For larger TIF images, an image pyramid was implemented (to decrease run-time) which works as follows: Both channels are scaled down to a factor of 1/32. The displacement search process from above runs again but this time only searching +/- 5 pixels in the x, y directions. The other channel is then displaced using the vector with the lowest L2 norm. This process repeats as both channels go 'down the pyramid' to scales of 1/16th, 1/8th, 1/4th, 1/2 and then at the original size. At each layer, the best displacement vector is found, the other channel is adjusted, and then passed down to the next layer. The factor (1/32) was chosen because a 5 pixel displacement at this level means a 5*32 = 160 pixel level displacement at the original size. Through manual tuning, it was seen that only going till the (1/16th) factor left some photos misaligned whereas the (1/64th) level took too long.

Results on Smaller JPEG Images

missing — Red Displacement = [3, 12], Green Displacement = [2, 5]

Results on Larger TIF Images

Red Displacement = [23, 89], Green Displacement = [17, 41]

Emir Photo

The one image that still did not have strong results even with the image pyramind was the one of Emir. After closer inspection of the source image, it could be seen that his blue outfit meant that the values in the blue channel were very high whereas they corresponding pixels in the red channel were very low.

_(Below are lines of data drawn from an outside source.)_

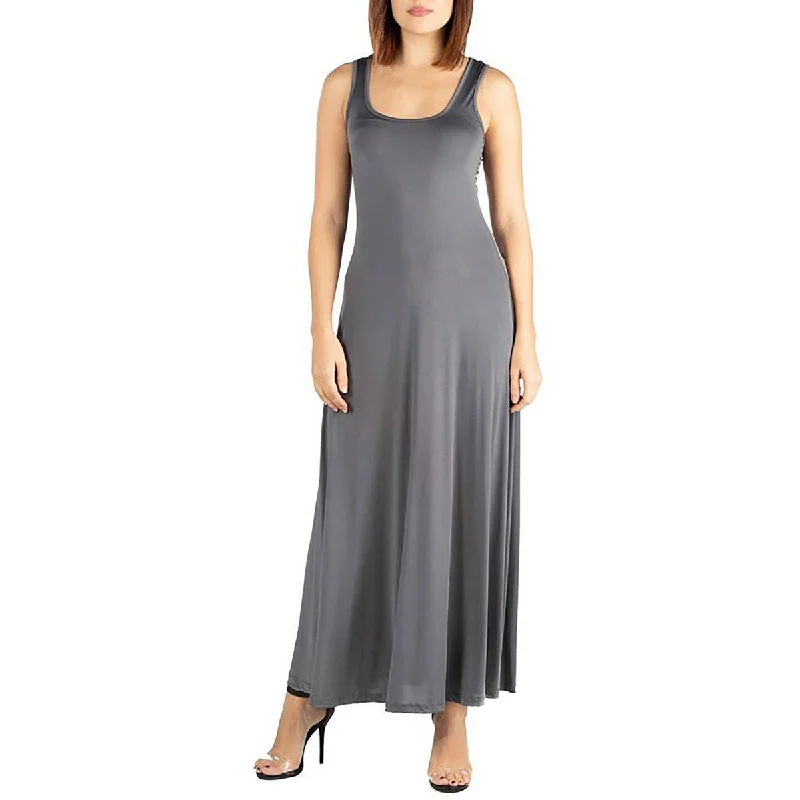 Weekend Only Deals 24seven Comfort Apparel Womens Plus Scoop Neck Long Maxi Dress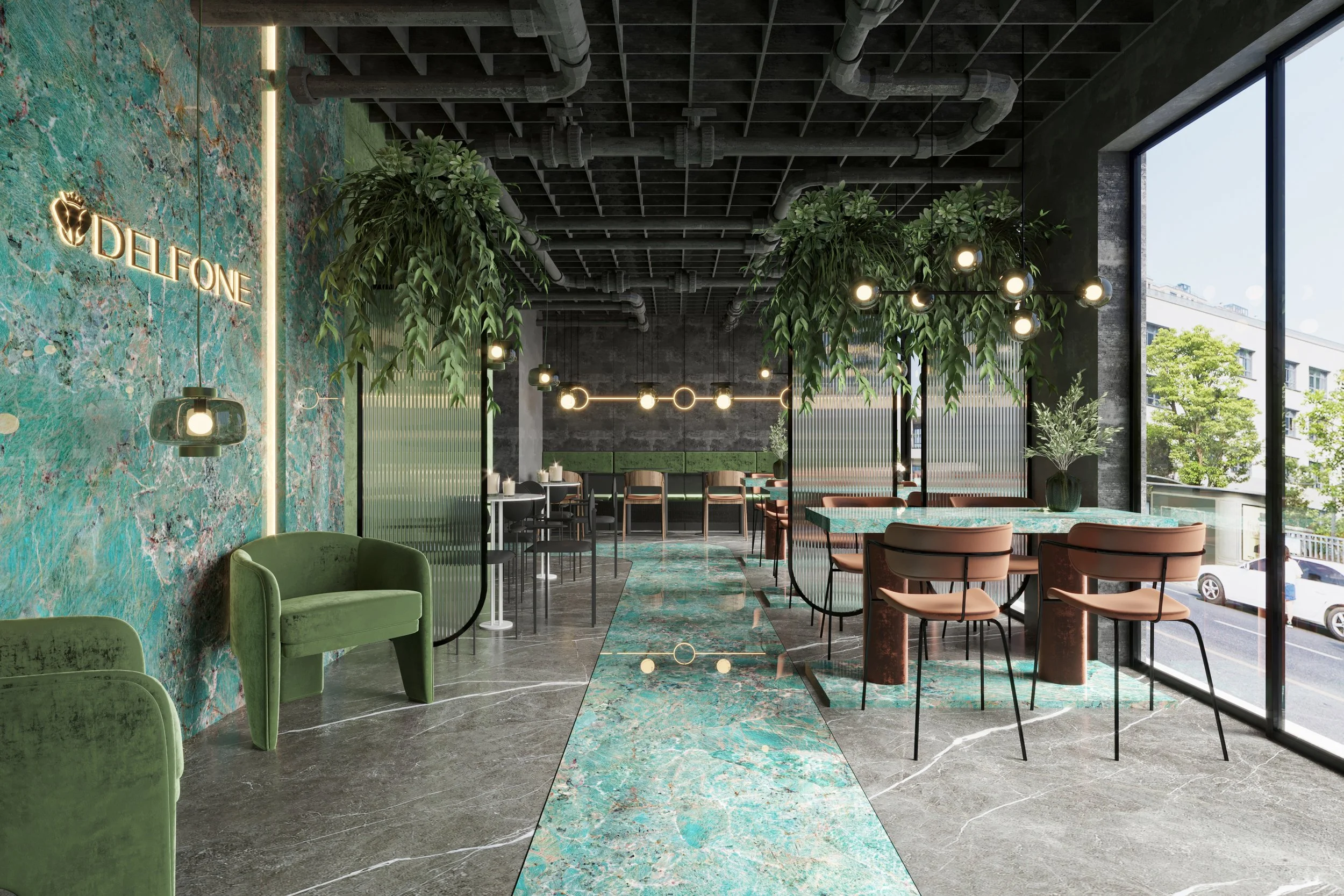 Colombia Emerald 4' x 9' Porcelain Slab | CIERO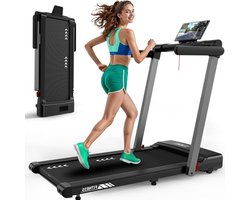 Loopband – Treadmill – Wandelpad – Hardloopband – Fitnessapparaat – Bluetooth – 2,5 PK Motor – Inklapbaar Met 7% Hellingshoek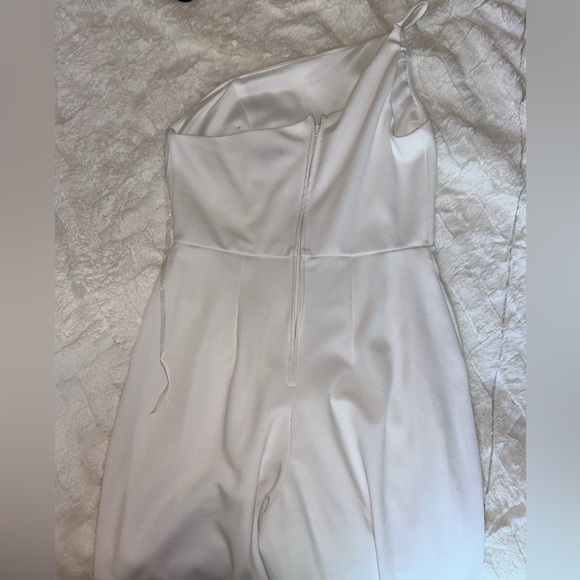 White wide legged jumpsuit - Picture 4 of 5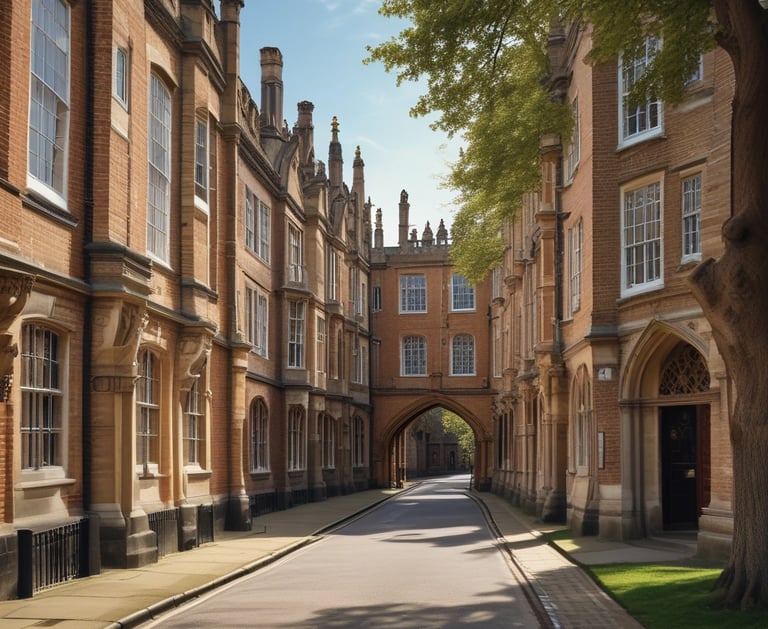 A road in Cambridge mockup
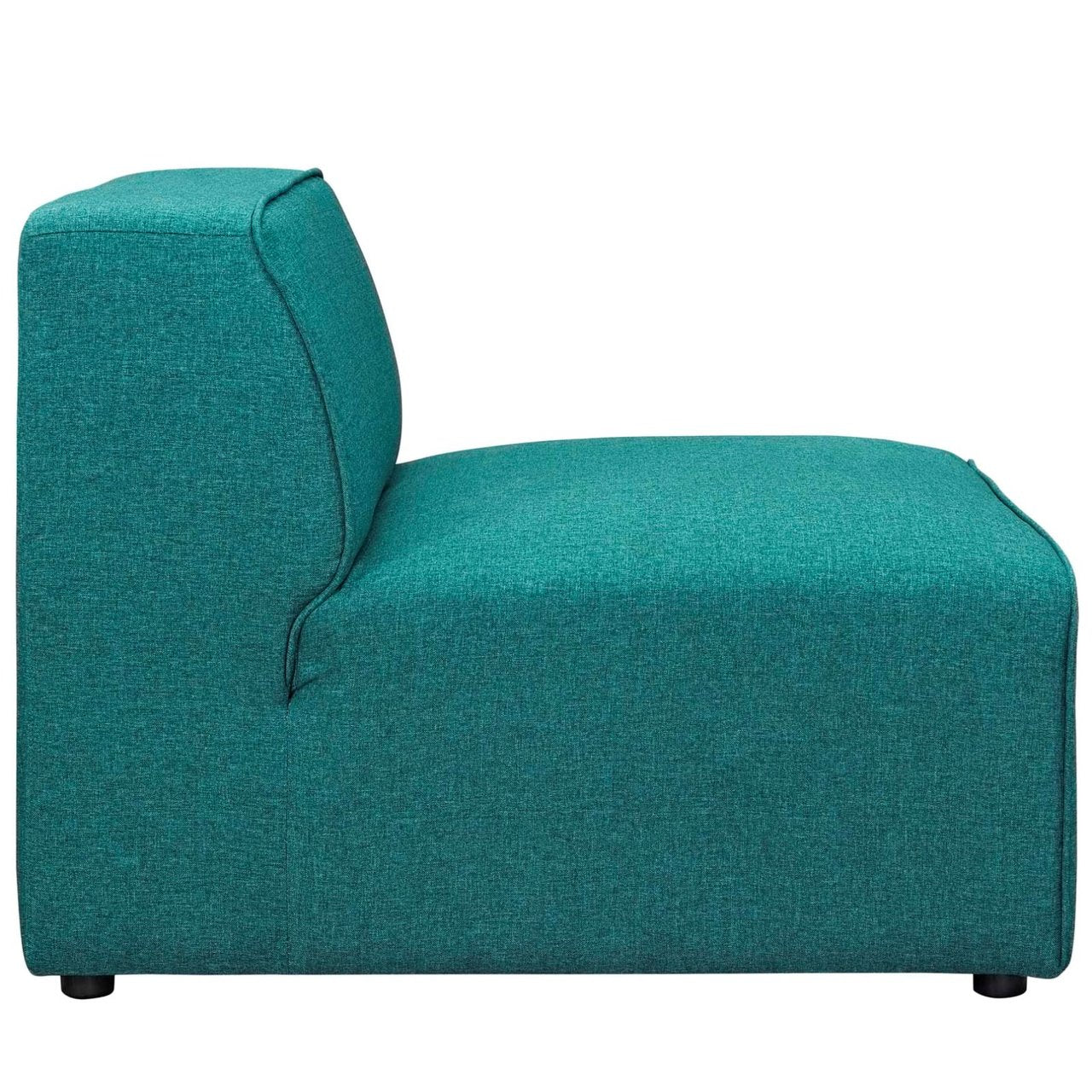 Mingle Fabric Armless , Blue, Fabric 13189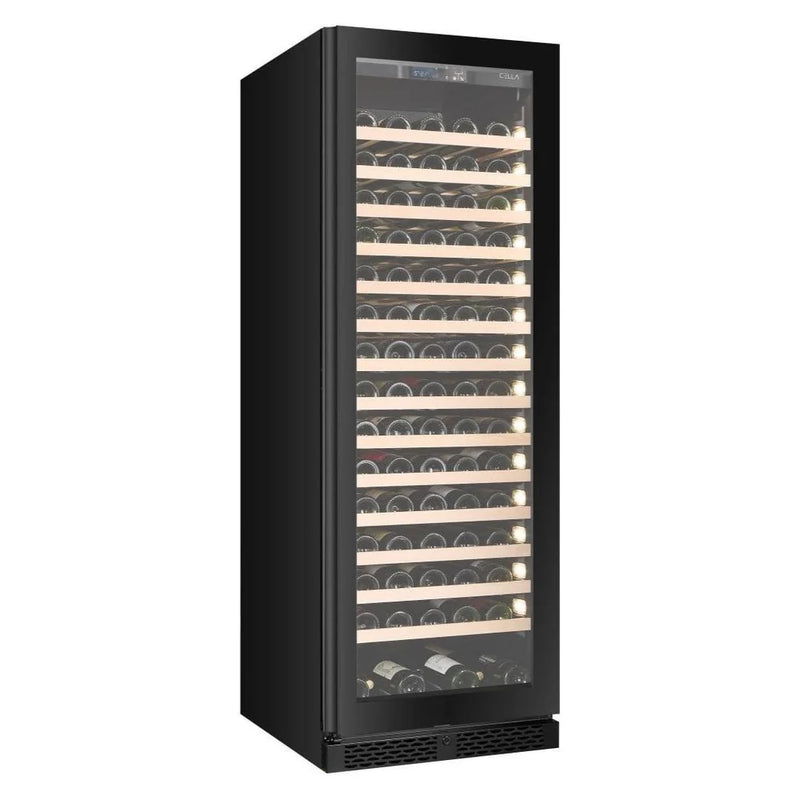 CELLA - 161 Bottle Single Zone Wine Fridge - FWS163-BLACK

This meant that the displacement vector found was not suitable. To fix this, I changed the base channel to green then aligned green-blue and green-red. This yielded much stronger results.

Version 0: Stacked Photo without alignment

Version 1: Red Displacement = [39, 71], Green Displacement = [24, 48]

Version 2: Red Displacement = [17, 57], Blue Displacement = [-24, -48]

Other Photos From The Collection

It can be seen that for the sunset image, the alignment did not go well. The same attempt was tried as the Emir photo where the base channel was changed to green instead. Once again, this strategy worked and the resultant alignment was a lot more visually satisfying.

Bells and Whistles - Extra Credit

For extra credit, I decided to implement a function that would improve the dynamic range of the images by making all the pixel values fit in the full range [0,1]. This is inspired by the histogram equalization process we learned in class where we remap each of the pixel values into the full interval. Similarly, for each of the R,G,B channels, I rescaled all the values in the 2D array to be within this new range to get deeper shadows and brighter highlights. This helped make the final picture more contrast-y and less flat.